Adaptações

Dona Eulália, esposa de Juvenal, caminhava pela rua Conselheiro Mafra, no Centro de Florianópolis no início de uma tarde de sábado quando é surpreendida por um homem que diz:

– Por favor, pare agora mesmo, senhora.

Surpresa, dona Eulália pergunta do que se trata. O homem com cerca de 1,80 de altura, magro, cabelos pretos, uns 40 anos e trajando terno e gravata, diz:

– Senhora, me perdoe, não pretendo tirar muito o seu tempo, mas isso é um assalto. Vou sacar minha arma lentamente. Não há o que temer; sou perito no uso de armas de fogo e claro, minha pistola é registrada. Não pretendo usar de violência, só fique calma, por favor.

– Sim, senhor. Devo admitir que quando falou na arma me assustei, mas o senhor parece realmente saber o que está fazendo. Estou tranquila. Pode continuar, por favor.

– Admiro trabalhar com pessoas que têm educação como a sua. Bem, passe-me sua carteira e joias. Sua aliança, não. Imagino que para a senhora deve ter grande valor sentimental.

– O senhor é muito gentil. Se não se importar há duas ou três fotos em minha carteira; são dos meus pais, falecidos há muitos anos e outra do meu casamento. Juvenal e eu estamos casados faz mais de 30 anos. E também há uma foto dos meus 7 netos. Mas há uma boa quantia em dinheiro numa das partes dessa carteira; dinheiro que saquei no final da manhã a pedido do meu marido.

– Claro que sim. Estão aqui. Lindas recordações; sinto pelo seus pais e parabéns pela linda união. Desejo um bom futuro para os seus lindos netos. Bem, já peguei o que preciso; dinheiro e poucas joias. Tudo bem para a senhora?

– Ora, por favor, disponha do que precisar.

– Não. Já tenho o necessário. Tome aqui sua carteira com os cartões de crédito e débito. Havia pouco mais de 3 mil reais e mais o colar. Já é mais que o suficiente por ora. E creio que já roubei demais o seu tempo.

– Por favor, não tenho pressa, só tenho a lhe agradecer, não agiu com violência e foi muito educado; ah se todos fossem assim.
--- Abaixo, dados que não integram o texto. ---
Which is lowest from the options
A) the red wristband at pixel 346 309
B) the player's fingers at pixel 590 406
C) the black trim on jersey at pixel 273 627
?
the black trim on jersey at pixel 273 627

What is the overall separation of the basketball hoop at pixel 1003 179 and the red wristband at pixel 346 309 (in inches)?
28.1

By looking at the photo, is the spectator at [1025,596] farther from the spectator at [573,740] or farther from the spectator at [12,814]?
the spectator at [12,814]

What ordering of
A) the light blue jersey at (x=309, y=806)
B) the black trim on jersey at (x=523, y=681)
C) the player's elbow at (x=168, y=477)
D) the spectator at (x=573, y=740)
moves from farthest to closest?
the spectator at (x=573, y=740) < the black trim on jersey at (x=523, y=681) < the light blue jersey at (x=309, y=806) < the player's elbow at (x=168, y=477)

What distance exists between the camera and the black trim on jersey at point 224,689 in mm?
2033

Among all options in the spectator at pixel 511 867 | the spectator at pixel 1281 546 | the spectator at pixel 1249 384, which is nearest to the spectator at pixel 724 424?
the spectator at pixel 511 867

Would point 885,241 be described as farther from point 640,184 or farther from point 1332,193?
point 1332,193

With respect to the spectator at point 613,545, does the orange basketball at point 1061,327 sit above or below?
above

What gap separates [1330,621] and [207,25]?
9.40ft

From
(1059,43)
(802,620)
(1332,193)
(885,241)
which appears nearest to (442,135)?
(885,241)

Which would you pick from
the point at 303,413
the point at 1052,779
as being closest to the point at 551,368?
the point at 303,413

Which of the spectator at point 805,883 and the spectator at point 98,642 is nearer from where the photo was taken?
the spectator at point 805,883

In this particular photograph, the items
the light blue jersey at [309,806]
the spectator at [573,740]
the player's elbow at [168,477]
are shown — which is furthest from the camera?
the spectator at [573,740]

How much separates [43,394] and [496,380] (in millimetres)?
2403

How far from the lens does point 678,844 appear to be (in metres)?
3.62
– Não pense a senhora que não sou modesto; é que nessa profissão há muitos despreparados. Muitos até chegam fazendo promessas e não as cumprem; violam quase todos os direitos dos que nos dão seu voto de confiança. Só lembro a senhora que deve ter mais cuidado ao andar por aí. Evite ruas e horários como esses. E não confie em qualquer ladrão, ou em qualquer promessa ou aparência.

– Ora, por favor, não se denomine assim, apenas faz o seu trabalho e diga-se de passagem que muito bem.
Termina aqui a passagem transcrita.